== Fragment dokumentu ==

Dr Wiesław Poleszak z Wyższej Szkoły Ekonomii i Innowacji w Lublinie w swoim wystąpieniu przestrzegał przed długofalowymi skutkami nauki zdalnej, które już negatywnie odbijają się na psychice dzieci i młodzieży. Miasto Puławy pochwalił natomiast za to, że wzorcowo poradziło sobie w przeszłości z problemem uzależnień.
Prezydent Paweł Maj mówił m.in. o konsumpcjonizmie, materializmie, hejcie i kulturze obrazkowej. O potrzebie wychowania młodzieży w duchu wartości, rozwijania talentów uczniów, ich kreatywności oraz społecznych interakcji, wspomniała natomiast kurator oświaty, Teresa Misiuk. Dr Wioletta Kozak z Centralnej Komisji Egzaminacyjnej zachęcała nauczycieli do pracy nad sobą tak, by sami mogli być wzorem dla młodzieży, którą uczą.
Aktualnej sytuacji w puławskiej oświacie poświęcono niewiele czasu. Wszyscy zgodzili się, że mamy do czynienia z kryzysem demograficznym, który w przyszłości może zamienić się w kryzys społeczny. Spadająca liczba dzieci to także coraz droższe utrzymanie szkół. Tylko w tym roku Puławy wydadzą na ten cel ok. 95 mln zł, a kolejne 10 mln zł pochłoną oświatowe inwestycje. To jedna trzecia budżetu miasta.

===

_Cel zadania_.
Na podstawie fragmentu dokumentu odpowiedz na poniższe pytania.
(a) Za co dr Wiesław Poleszak pochwalił miasto Puławy?
(b) Z jakiej instytucji pochodzi dr Wioletta Kozak?
(c) Ile pieniędzy Puławy wydadzą w tym roku na utrzymanie szkół?

== Wykaz rekordów ==

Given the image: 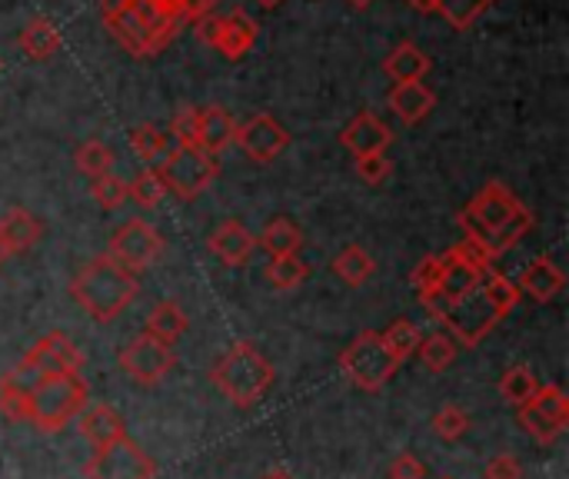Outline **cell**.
<instances>
[{
    "mask_svg": "<svg viewBox=\"0 0 569 479\" xmlns=\"http://www.w3.org/2000/svg\"><path fill=\"white\" fill-rule=\"evenodd\" d=\"M460 227L463 237L483 240L497 257L513 250L530 230H533V213L500 183L490 180L463 210H460Z\"/></svg>",
    "mask_w": 569,
    "mask_h": 479,
    "instance_id": "1",
    "label": "cell"
},
{
    "mask_svg": "<svg viewBox=\"0 0 569 479\" xmlns=\"http://www.w3.org/2000/svg\"><path fill=\"white\" fill-rule=\"evenodd\" d=\"M137 273H130L127 267H120L117 260H110L107 253L87 260L77 277L70 280V293L80 303L83 313H90L97 323H110L117 320L133 300H137Z\"/></svg>",
    "mask_w": 569,
    "mask_h": 479,
    "instance_id": "2",
    "label": "cell"
},
{
    "mask_svg": "<svg viewBox=\"0 0 569 479\" xmlns=\"http://www.w3.org/2000/svg\"><path fill=\"white\" fill-rule=\"evenodd\" d=\"M103 20H107L110 33L117 37V43L133 57H157L180 30L177 23L160 20L147 0L103 3Z\"/></svg>",
    "mask_w": 569,
    "mask_h": 479,
    "instance_id": "3",
    "label": "cell"
},
{
    "mask_svg": "<svg viewBox=\"0 0 569 479\" xmlns=\"http://www.w3.org/2000/svg\"><path fill=\"white\" fill-rule=\"evenodd\" d=\"M273 377L277 373H273L270 360L253 343H237L213 363V387L240 410L263 400Z\"/></svg>",
    "mask_w": 569,
    "mask_h": 479,
    "instance_id": "4",
    "label": "cell"
},
{
    "mask_svg": "<svg viewBox=\"0 0 569 479\" xmlns=\"http://www.w3.org/2000/svg\"><path fill=\"white\" fill-rule=\"evenodd\" d=\"M87 397H90V390L80 373L47 377L27 397V423H33L43 433H57L83 413Z\"/></svg>",
    "mask_w": 569,
    "mask_h": 479,
    "instance_id": "5",
    "label": "cell"
},
{
    "mask_svg": "<svg viewBox=\"0 0 569 479\" xmlns=\"http://www.w3.org/2000/svg\"><path fill=\"white\" fill-rule=\"evenodd\" d=\"M340 370L347 373L350 383H357L367 393L383 390L393 373L400 370V360L387 350L383 337L377 330H363L343 353H340Z\"/></svg>",
    "mask_w": 569,
    "mask_h": 479,
    "instance_id": "6",
    "label": "cell"
},
{
    "mask_svg": "<svg viewBox=\"0 0 569 479\" xmlns=\"http://www.w3.org/2000/svg\"><path fill=\"white\" fill-rule=\"evenodd\" d=\"M157 173L163 177V183L173 197L197 200L220 177V163H217V157L203 153L200 147H173L160 157Z\"/></svg>",
    "mask_w": 569,
    "mask_h": 479,
    "instance_id": "7",
    "label": "cell"
},
{
    "mask_svg": "<svg viewBox=\"0 0 569 479\" xmlns=\"http://www.w3.org/2000/svg\"><path fill=\"white\" fill-rule=\"evenodd\" d=\"M163 253V237L153 223L133 217L127 220L113 237H110V247H107V257L117 260L120 267H127L130 273H140L147 267L157 263V257Z\"/></svg>",
    "mask_w": 569,
    "mask_h": 479,
    "instance_id": "8",
    "label": "cell"
},
{
    "mask_svg": "<svg viewBox=\"0 0 569 479\" xmlns=\"http://www.w3.org/2000/svg\"><path fill=\"white\" fill-rule=\"evenodd\" d=\"M520 423L540 447H550L567 430L569 397L560 387H540L533 393V400H527L520 407Z\"/></svg>",
    "mask_w": 569,
    "mask_h": 479,
    "instance_id": "9",
    "label": "cell"
},
{
    "mask_svg": "<svg viewBox=\"0 0 569 479\" xmlns=\"http://www.w3.org/2000/svg\"><path fill=\"white\" fill-rule=\"evenodd\" d=\"M83 473L90 479H153L157 463L130 437H120L117 443L93 450V460L83 467Z\"/></svg>",
    "mask_w": 569,
    "mask_h": 479,
    "instance_id": "10",
    "label": "cell"
},
{
    "mask_svg": "<svg viewBox=\"0 0 569 479\" xmlns=\"http://www.w3.org/2000/svg\"><path fill=\"white\" fill-rule=\"evenodd\" d=\"M437 320L447 323V330H450V337H453L457 343H463V347H480V340L497 327L500 313L487 303V297H483L480 287H477V290L467 293L463 300L443 307Z\"/></svg>",
    "mask_w": 569,
    "mask_h": 479,
    "instance_id": "11",
    "label": "cell"
},
{
    "mask_svg": "<svg viewBox=\"0 0 569 479\" xmlns=\"http://www.w3.org/2000/svg\"><path fill=\"white\" fill-rule=\"evenodd\" d=\"M173 347L160 343L157 337L150 333H137L133 340L123 343L120 350V367L123 373L140 383V387H157L170 370H173Z\"/></svg>",
    "mask_w": 569,
    "mask_h": 479,
    "instance_id": "12",
    "label": "cell"
},
{
    "mask_svg": "<svg viewBox=\"0 0 569 479\" xmlns=\"http://www.w3.org/2000/svg\"><path fill=\"white\" fill-rule=\"evenodd\" d=\"M233 143L243 150V157H250L253 163H270L277 160L287 147H290V133L287 127L270 117V113H253L250 120H243L233 130Z\"/></svg>",
    "mask_w": 569,
    "mask_h": 479,
    "instance_id": "13",
    "label": "cell"
},
{
    "mask_svg": "<svg viewBox=\"0 0 569 479\" xmlns=\"http://www.w3.org/2000/svg\"><path fill=\"white\" fill-rule=\"evenodd\" d=\"M23 360H27L43 380H47V377H63V373H80V367H83L80 350H77L73 340H70L67 333H60V330L40 337V340L27 350Z\"/></svg>",
    "mask_w": 569,
    "mask_h": 479,
    "instance_id": "14",
    "label": "cell"
},
{
    "mask_svg": "<svg viewBox=\"0 0 569 479\" xmlns=\"http://www.w3.org/2000/svg\"><path fill=\"white\" fill-rule=\"evenodd\" d=\"M340 143L353 153V157H363V153H387V147L393 143V130L370 110L357 113L343 133H340Z\"/></svg>",
    "mask_w": 569,
    "mask_h": 479,
    "instance_id": "15",
    "label": "cell"
},
{
    "mask_svg": "<svg viewBox=\"0 0 569 479\" xmlns=\"http://www.w3.org/2000/svg\"><path fill=\"white\" fill-rule=\"evenodd\" d=\"M480 280H483L480 270L467 267V263L457 260L453 253H443V280H440V290H437V297L427 300L423 307H427L433 317H440L443 307H450V303L463 300L467 293H473V290L480 287Z\"/></svg>",
    "mask_w": 569,
    "mask_h": 479,
    "instance_id": "16",
    "label": "cell"
},
{
    "mask_svg": "<svg viewBox=\"0 0 569 479\" xmlns=\"http://www.w3.org/2000/svg\"><path fill=\"white\" fill-rule=\"evenodd\" d=\"M210 253L223 263V267H243L253 250H257V237L240 223V220H223L213 233H210Z\"/></svg>",
    "mask_w": 569,
    "mask_h": 479,
    "instance_id": "17",
    "label": "cell"
},
{
    "mask_svg": "<svg viewBox=\"0 0 569 479\" xmlns=\"http://www.w3.org/2000/svg\"><path fill=\"white\" fill-rule=\"evenodd\" d=\"M387 103H390V110H393L407 127H413V123H420V120L430 117V110L437 107V93H433L423 80H407V83H397V87L390 90Z\"/></svg>",
    "mask_w": 569,
    "mask_h": 479,
    "instance_id": "18",
    "label": "cell"
},
{
    "mask_svg": "<svg viewBox=\"0 0 569 479\" xmlns=\"http://www.w3.org/2000/svg\"><path fill=\"white\" fill-rule=\"evenodd\" d=\"M77 427H80V437L93 450L127 437V423H123V417L113 407H83V413L77 417Z\"/></svg>",
    "mask_w": 569,
    "mask_h": 479,
    "instance_id": "19",
    "label": "cell"
},
{
    "mask_svg": "<svg viewBox=\"0 0 569 479\" xmlns=\"http://www.w3.org/2000/svg\"><path fill=\"white\" fill-rule=\"evenodd\" d=\"M233 130H237V120H233L223 107L210 103V107L200 110L197 147H200L203 153H210V157H220V153L233 143Z\"/></svg>",
    "mask_w": 569,
    "mask_h": 479,
    "instance_id": "20",
    "label": "cell"
},
{
    "mask_svg": "<svg viewBox=\"0 0 569 479\" xmlns=\"http://www.w3.org/2000/svg\"><path fill=\"white\" fill-rule=\"evenodd\" d=\"M257 43V20L247 13V10H230L223 17V30H220V40H217V53H223L227 60H240L243 53H250Z\"/></svg>",
    "mask_w": 569,
    "mask_h": 479,
    "instance_id": "21",
    "label": "cell"
},
{
    "mask_svg": "<svg viewBox=\"0 0 569 479\" xmlns=\"http://www.w3.org/2000/svg\"><path fill=\"white\" fill-rule=\"evenodd\" d=\"M520 293H527V297H533L537 303H550L563 287H567V277H563V270L550 260V257H537L527 270H523V277H520Z\"/></svg>",
    "mask_w": 569,
    "mask_h": 479,
    "instance_id": "22",
    "label": "cell"
},
{
    "mask_svg": "<svg viewBox=\"0 0 569 479\" xmlns=\"http://www.w3.org/2000/svg\"><path fill=\"white\" fill-rule=\"evenodd\" d=\"M0 237L7 240L10 253H23V250H30V247L40 243L43 223H40L30 210H23V207H10V210L0 217Z\"/></svg>",
    "mask_w": 569,
    "mask_h": 479,
    "instance_id": "23",
    "label": "cell"
},
{
    "mask_svg": "<svg viewBox=\"0 0 569 479\" xmlns=\"http://www.w3.org/2000/svg\"><path fill=\"white\" fill-rule=\"evenodd\" d=\"M430 57L417 47V43H410V40H403V43H397L387 57H383V73L390 77V80H397V83H407V80H423L427 73H430Z\"/></svg>",
    "mask_w": 569,
    "mask_h": 479,
    "instance_id": "24",
    "label": "cell"
},
{
    "mask_svg": "<svg viewBox=\"0 0 569 479\" xmlns=\"http://www.w3.org/2000/svg\"><path fill=\"white\" fill-rule=\"evenodd\" d=\"M187 327H190L187 310H183L177 300H160V303L150 310V317H147V330H143V333H150V337H157L160 343L173 347V343L187 333Z\"/></svg>",
    "mask_w": 569,
    "mask_h": 479,
    "instance_id": "25",
    "label": "cell"
},
{
    "mask_svg": "<svg viewBox=\"0 0 569 479\" xmlns=\"http://www.w3.org/2000/svg\"><path fill=\"white\" fill-rule=\"evenodd\" d=\"M257 247H263L273 257H293L303 247V230L290 220V217H273L267 220L263 233L257 237Z\"/></svg>",
    "mask_w": 569,
    "mask_h": 479,
    "instance_id": "26",
    "label": "cell"
},
{
    "mask_svg": "<svg viewBox=\"0 0 569 479\" xmlns=\"http://www.w3.org/2000/svg\"><path fill=\"white\" fill-rule=\"evenodd\" d=\"M20 50L30 57V60H37V63H43V60H50L57 50H60V33H57V27L47 20V17H33L23 30H20Z\"/></svg>",
    "mask_w": 569,
    "mask_h": 479,
    "instance_id": "27",
    "label": "cell"
},
{
    "mask_svg": "<svg viewBox=\"0 0 569 479\" xmlns=\"http://www.w3.org/2000/svg\"><path fill=\"white\" fill-rule=\"evenodd\" d=\"M373 270H377L373 257H370L363 247H357V243L343 247V250L337 253V260H333V273H337L347 287H363V283L373 277Z\"/></svg>",
    "mask_w": 569,
    "mask_h": 479,
    "instance_id": "28",
    "label": "cell"
},
{
    "mask_svg": "<svg viewBox=\"0 0 569 479\" xmlns=\"http://www.w3.org/2000/svg\"><path fill=\"white\" fill-rule=\"evenodd\" d=\"M480 293L487 297V303L500 313V317H507L517 303H520V287L510 280V277H503V273H497V270H487L483 273V280H480Z\"/></svg>",
    "mask_w": 569,
    "mask_h": 479,
    "instance_id": "29",
    "label": "cell"
},
{
    "mask_svg": "<svg viewBox=\"0 0 569 479\" xmlns=\"http://www.w3.org/2000/svg\"><path fill=\"white\" fill-rule=\"evenodd\" d=\"M417 353H420V360H423V367L430 370V373H443L447 367H453V360H457V340L450 337V333H430V337H420V347H417Z\"/></svg>",
    "mask_w": 569,
    "mask_h": 479,
    "instance_id": "30",
    "label": "cell"
},
{
    "mask_svg": "<svg viewBox=\"0 0 569 479\" xmlns=\"http://www.w3.org/2000/svg\"><path fill=\"white\" fill-rule=\"evenodd\" d=\"M310 277V267L293 253V257H273L270 263H267V283L273 287V290H297L303 280Z\"/></svg>",
    "mask_w": 569,
    "mask_h": 479,
    "instance_id": "31",
    "label": "cell"
},
{
    "mask_svg": "<svg viewBox=\"0 0 569 479\" xmlns=\"http://www.w3.org/2000/svg\"><path fill=\"white\" fill-rule=\"evenodd\" d=\"M113 150L103 143V140H83L80 147H77V153H73V163H77V170L83 173V177H103V173H110V167H113Z\"/></svg>",
    "mask_w": 569,
    "mask_h": 479,
    "instance_id": "32",
    "label": "cell"
},
{
    "mask_svg": "<svg viewBox=\"0 0 569 479\" xmlns=\"http://www.w3.org/2000/svg\"><path fill=\"white\" fill-rule=\"evenodd\" d=\"M537 390H540V383H537V377H533L530 367H510V370L503 373V380H500L503 400H507L510 407H517V410H520L527 400H533Z\"/></svg>",
    "mask_w": 569,
    "mask_h": 479,
    "instance_id": "33",
    "label": "cell"
},
{
    "mask_svg": "<svg viewBox=\"0 0 569 479\" xmlns=\"http://www.w3.org/2000/svg\"><path fill=\"white\" fill-rule=\"evenodd\" d=\"M130 150L143 160V163H160V157L170 150L167 147V133H160L157 123H140L130 130Z\"/></svg>",
    "mask_w": 569,
    "mask_h": 479,
    "instance_id": "34",
    "label": "cell"
},
{
    "mask_svg": "<svg viewBox=\"0 0 569 479\" xmlns=\"http://www.w3.org/2000/svg\"><path fill=\"white\" fill-rule=\"evenodd\" d=\"M127 187H130V200H133L137 207H143V210H153V207L167 197V183H163V177L157 173V167L140 170Z\"/></svg>",
    "mask_w": 569,
    "mask_h": 479,
    "instance_id": "35",
    "label": "cell"
},
{
    "mask_svg": "<svg viewBox=\"0 0 569 479\" xmlns=\"http://www.w3.org/2000/svg\"><path fill=\"white\" fill-rule=\"evenodd\" d=\"M380 337H383L387 350H390L400 363L410 360V357L417 353V347H420V330H417L410 320H393Z\"/></svg>",
    "mask_w": 569,
    "mask_h": 479,
    "instance_id": "36",
    "label": "cell"
},
{
    "mask_svg": "<svg viewBox=\"0 0 569 479\" xmlns=\"http://www.w3.org/2000/svg\"><path fill=\"white\" fill-rule=\"evenodd\" d=\"M90 197L103 207V210H117L130 200V187L123 177L117 173H103V177H93L90 180Z\"/></svg>",
    "mask_w": 569,
    "mask_h": 479,
    "instance_id": "37",
    "label": "cell"
},
{
    "mask_svg": "<svg viewBox=\"0 0 569 479\" xmlns=\"http://www.w3.org/2000/svg\"><path fill=\"white\" fill-rule=\"evenodd\" d=\"M440 280H443V257H423L417 263V270L410 273V283L420 290V300H433L437 290H440Z\"/></svg>",
    "mask_w": 569,
    "mask_h": 479,
    "instance_id": "38",
    "label": "cell"
},
{
    "mask_svg": "<svg viewBox=\"0 0 569 479\" xmlns=\"http://www.w3.org/2000/svg\"><path fill=\"white\" fill-rule=\"evenodd\" d=\"M353 170H357V177H360L363 183L380 187L383 180H390V173H393V160H390L387 153H363V157H357V160H353Z\"/></svg>",
    "mask_w": 569,
    "mask_h": 479,
    "instance_id": "39",
    "label": "cell"
},
{
    "mask_svg": "<svg viewBox=\"0 0 569 479\" xmlns=\"http://www.w3.org/2000/svg\"><path fill=\"white\" fill-rule=\"evenodd\" d=\"M450 253H453L457 260H463L467 267L480 270V273H487V270H490V263L497 260V253H493L483 240H473V237H463Z\"/></svg>",
    "mask_w": 569,
    "mask_h": 479,
    "instance_id": "40",
    "label": "cell"
},
{
    "mask_svg": "<svg viewBox=\"0 0 569 479\" xmlns=\"http://www.w3.org/2000/svg\"><path fill=\"white\" fill-rule=\"evenodd\" d=\"M433 430H437V437H443V440H460V437H467V430H470V417H467L460 407H443V410L433 417Z\"/></svg>",
    "mask_w": 569,
    "mask_h": 479,
    "instance_id": "41",
    "label": "cell"
},
{
    "mask_svg": "<svg viewBox=\"0 0 569 479\" xmlns=\"http://www.w3.org/2000/svg\"><path fill=\"white\" fill-rule=\"evenodd\" d=\"M197 123H200V110L197 107L177 110V117L170 120V133H173L177 147H197Z\"/></svg>",
    "mask_w": 569,
    "mask_h": 479,
    "instance_id": "42",
    "label": "cell"
},
{
    "mask_svg": "<svg viewBox=\"0 0 569 479\" xmlns=\"http://www.w3.org/2000/svg\"><path fill=\"white\" fill-rule=\"evenodd\" d=\"M193 37L203 43V47H217V40H220V30H223V13H203V17H197L193 23Z\"/></svg>",
    "mask_w": 569,
    "mask_h": 479,
    "instance_id": "43",
    "label": "cell"
},
{
    "mask_svg": "<svg viewBox=\"0 0 569 479\" xmlns=\"http://www.w3.org/2000/svg\"><path fill=\"white\" fill-rule=\"evenodd\" d=\"M487 479H523V467L517 457L510 453H500L487 463Z\"/></svg>",
    "mask_w": 569,
    "mask_h": 479,
    "instance_id": "44",
    "label": "cell"
},
{
    "mask_svg": "<svg viewBox=\"0 0 569 479\" xmlns=\"http://www.w3.org/2000/svg\"><path fill=\"white\" fill-rule=\"evenodd\" d=\"M390 479H427V467H423L417 457L403 453V457H397V460H393V467H390Z\"/></svg>",
    "mask_w": 569,
    "mask_h": 479,
    "instance_id": "45",
    "label": "cell"
},
{
    "mask_svg": "<svg viewBox=\"0 0 569 479\" xmlns=\"http://www.w3.org/2000/svg\"><path fill=\"white\" fill-rule=\"evenodd\" d=\"M217 3H220V0H190L187 23H193V20H197V17H203V13H213V10H217Z\"/></svg>",
    "mask_w": 569,
    "mask_h": 479,
    "instance_id": "46",
    "label": "cell"
},
{
    "mask_svg": "<svg viewBox=\"0 0 569 479\" xmlns=\"http://www.w3.org/2000/svg\"><path fill=\"white\" fill-rule=\"evenodd\" d=\"M10 257H13V253H10V247H7V240L0 237V267H3V263H7Z\"/></svg>",
    "mask_w": 569,
    "mask_h": 479,
    "instance_id": "47",
    "label": "cell"
},
{
    "mask_svg": "<svg viewBox=\"0 0 569 479\" xmlns=\"http://www.w3.org/2000/svg\"><path fill=\"white\" fill-rule=\"evenodd\" d=\"M353 10H367V7H373V0H347Z\"/></svg>",
    "mask_w": 569,
    "mask_h": 479,
    "instance_id": "48",
    "label": "cell"
},
{
    "mask_svg": "<svg viewBox=\"0 0 569 479\" xmlns=\"http://www.w3.org/2000/svg\"><path fill=\"white\" fill-rule=\"evenodd\" d=\"M263 479H293L290 473H283V470H273V473H267Z\"/></svg>",
    "mask_w": 569,
    "mask_h": 479,
    "instance_id": "49",
    "label": "cell"
},
{
    "mask_svg": "<svg viewBox=\"0 0 569 479\" xmlns=\"http://www.w3.org/2000/svg\"><path fill=\"white\" fill-rule=\"evenodd\" d=\"M257 3H260V7H267V10H270V7H277V3H283V0H257Z\"/></svg>",
    "mask_w": 569,
    "mask_h": 479,
    "instance_id": "50",
    "label": "cell"
}]
</instances>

===

_Pełna odpowiedź_.
(a) Za to, że wzorcowo poradziło sobie w przeszłości z problemem uzależnień.
(b) Z Centralnej Komisji Egzaminacyjnej.
(c) Około 95 mln zł.